Explanation of symbols

０２００検索装置
０２０１ヒット単語ベクトル生成部
０２０２リファレンス単語ベクトル保持部
０２０３類似度演算部
０２０４演算式格納部
０２０５ソート表示部 0200 Search device 0201 Hit word vector generation unit 0202 Reference word vector holding unit 0203 Similarity calculation unit 0204 Calculation expression storage unit 0205 Sort display unit

Claims

A hit word vector generation unit that generates a hit word vector that is a word vector having a word extracted from a character string included in each page of the search hit list;
A reference word vector holding unit that holds a plurality of reference word vectors that are reference word vectors associated with a label indicating a value index;
A similarity calculator that calculates the similarity between each of the plurality of reference word vectors held and the hit word vector generated by the hit word vector generator;
An arithmetic expression storage unit that stores an arithmetic expression for calculating the degree of similarity;
A sort display unit for sorting and displaying the identification information of the page that generated the hit word vector based on the value index of the label of the reference word vector that is most similar by the calculation;
A search device having:

The hit word vector generation unit
In the search hit list, there is an upper generation means for generating a hit word vector for pages included in the search hit list up to the upper predetermined order,
Sort display section
2. The high-order sort display means for sorting and displaying at least high-order search hit lists up to a predetermined rank based on a value index of a reference word vector label that is most similar by the calculation. Search device.

The search device according to claim 1, wherein the hit word vector generation unit includes URL character string use means for generating a hit word vector using a character string included in a URL of a search hit list page as a feature.
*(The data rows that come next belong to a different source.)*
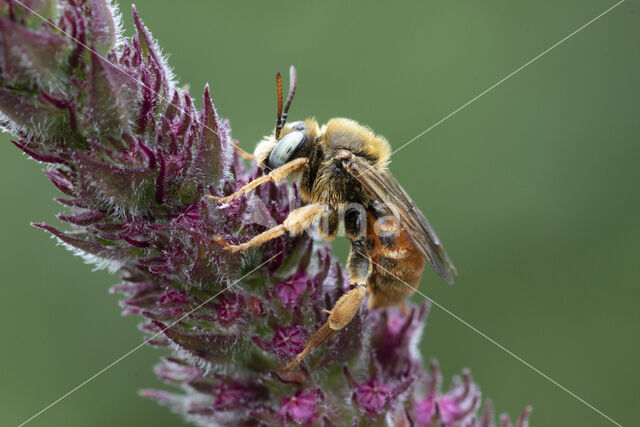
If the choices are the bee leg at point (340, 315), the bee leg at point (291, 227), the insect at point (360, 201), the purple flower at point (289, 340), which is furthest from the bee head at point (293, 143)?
the purple flower at point (289, 340)

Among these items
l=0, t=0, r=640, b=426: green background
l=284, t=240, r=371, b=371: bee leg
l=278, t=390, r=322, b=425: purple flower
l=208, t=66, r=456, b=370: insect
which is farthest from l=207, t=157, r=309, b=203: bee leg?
l=0, t=0, r=640, b=426: green background

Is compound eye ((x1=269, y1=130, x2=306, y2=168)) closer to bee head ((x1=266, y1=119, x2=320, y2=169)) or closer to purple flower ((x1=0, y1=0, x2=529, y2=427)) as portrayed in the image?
bee head ((x1=266, y1=119, x2=320, y2=169))

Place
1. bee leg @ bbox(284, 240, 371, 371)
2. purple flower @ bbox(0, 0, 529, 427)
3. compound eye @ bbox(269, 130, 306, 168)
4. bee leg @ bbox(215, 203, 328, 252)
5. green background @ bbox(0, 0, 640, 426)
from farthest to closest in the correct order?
green background @ bbox(0, 0, 640, 426)
compound eye @ bbox(269, 130, 306, 168)
bee leg @ bbox(284, 240, 371, 371)
bee leg @ bbox(215, 203, 328, 252)
purple flower @ bbox(0, 0, 529, 427)

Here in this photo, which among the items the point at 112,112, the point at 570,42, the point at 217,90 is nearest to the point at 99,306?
the point at 217,90

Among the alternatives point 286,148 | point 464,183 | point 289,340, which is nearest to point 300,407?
point 289,340

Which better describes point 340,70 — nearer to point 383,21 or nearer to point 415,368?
point 383,21

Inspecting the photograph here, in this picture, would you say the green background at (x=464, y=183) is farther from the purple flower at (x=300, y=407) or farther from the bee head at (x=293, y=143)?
the purple flower at (x=300, y=407)

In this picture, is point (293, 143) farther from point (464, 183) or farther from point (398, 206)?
point (464, 183)
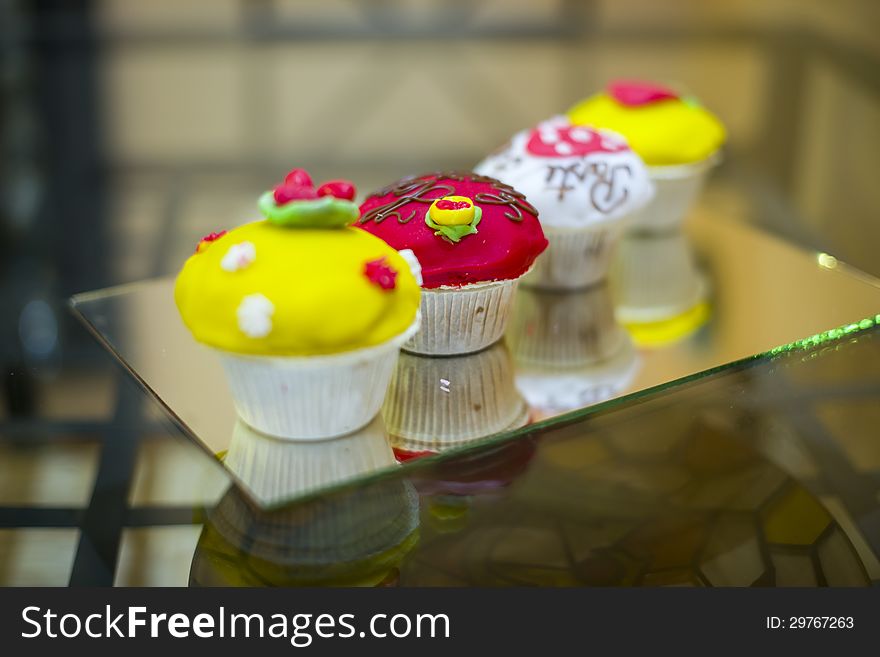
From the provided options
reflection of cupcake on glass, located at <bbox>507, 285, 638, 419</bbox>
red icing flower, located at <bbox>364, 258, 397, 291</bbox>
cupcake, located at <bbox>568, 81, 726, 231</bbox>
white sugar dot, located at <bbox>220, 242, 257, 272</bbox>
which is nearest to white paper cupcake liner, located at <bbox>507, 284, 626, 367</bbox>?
reflection of cupcake on glass, located at <bbox>507, 285, 638, 419</bbox>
The hit word vector generation unit includes weighting means for generating a hit word vector that defines the size of the word axis in the vector space in accordance with the appearance frequency of the same word included in the page. 4. The search device according to any one of 3.

A control method for a search device having a reference word vector holding unit that holds a plurality of reference word vectors, which are reference word vectors associated with a label indicating a value index,
A hit word vector generation step for generating a hit word vector that is a word vector having a word extracted from a character string included in each page of the search hit list as a feature;
Using the arithmetic expression for calculating the similarity stored in advance in the arithmetic expression storage unit, each of the plurality of reference word vectors held, and the hit word vector generated by the hit word vector generation unit, A similarity calculation step for calculating the similarity of
Sort display step for sorting and displaying the identification information of the page that generated the hit word vector based on the value index of the label of the reference word vector that is said to be most similar by the calculation,
Of a search apparatus for causing a computer to execute the above.

The hit word vector generation step
In the search hit list, including an upper generation step of generating a hit word vector for pages included in the search hit list up to the upper predetermined order,
Sort display step is
6. The high order sort display step of sorting and displaying at least high-order search hit lists up to a predetermined high order based on a value index of a reference word vector label that is most similar by the calculation. Method for controlling a search apparatus of a computer.

7. The search device control according to claim 5, wherein the hit word vector generation step includes a URL character string use step of generating a hit word vector using a character string included in a URL of a search hit list page as a feature. Method.

6. The hit word vector generation step includes a weighting step of generating a hit word vector in which the size of the word axis in the vector space is determined according to the appearance frequency of the same word included in the page. The control method of the search device according to any one of 7.